++++ Data records
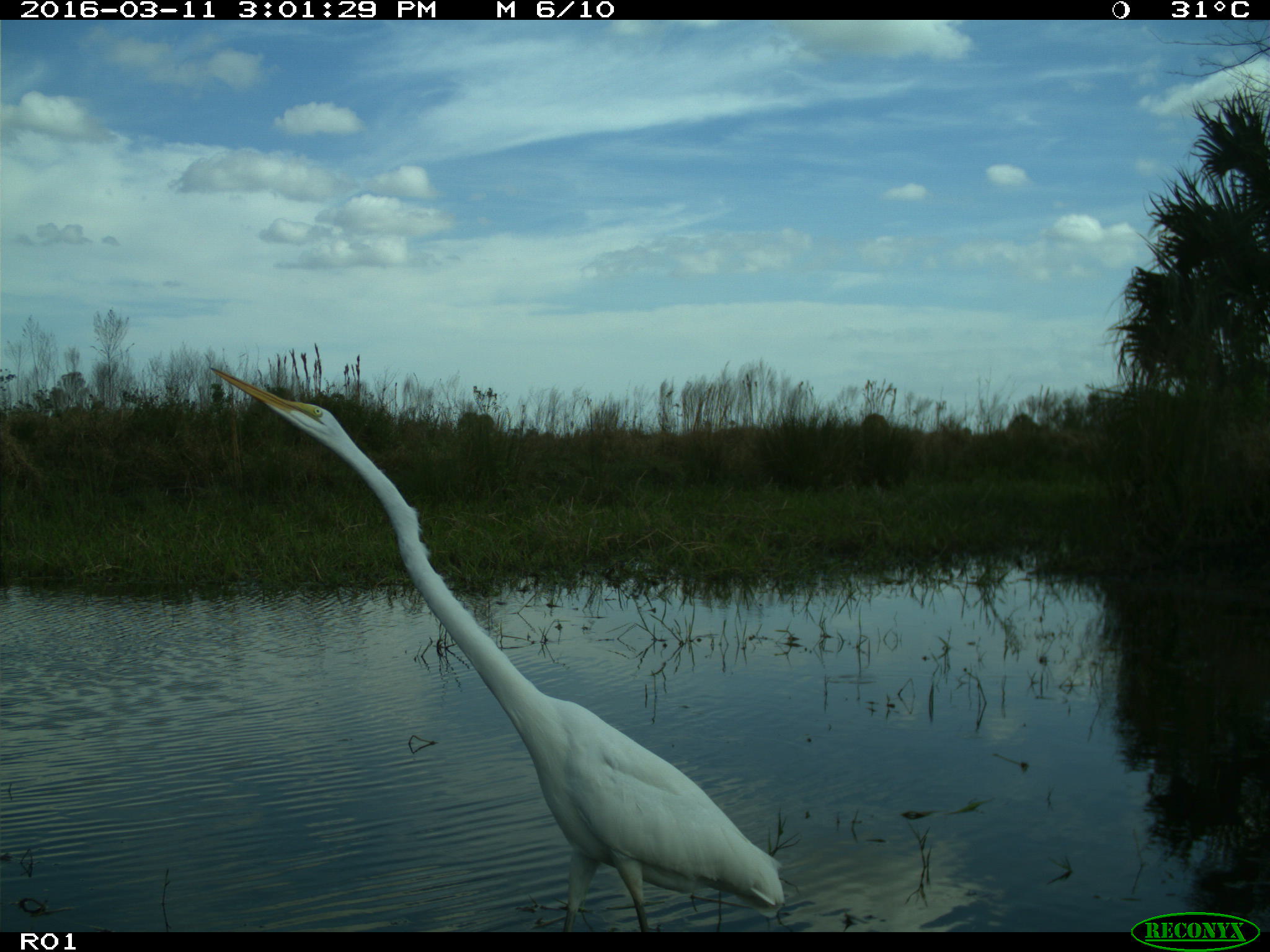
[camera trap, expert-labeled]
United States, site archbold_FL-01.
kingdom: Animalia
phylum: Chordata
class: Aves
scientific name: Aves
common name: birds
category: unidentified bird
++++++++
Only the lines from the one with "United States, site archbold_FL-01." through the end of the data should be printed, each exactly as it appears.

Reply =>
United States, site archbold_FL-01.
kingdom: Animalia
phylum: Chordata
class: Aves
scientific name: Aves
common name: birds
category: unidentified bird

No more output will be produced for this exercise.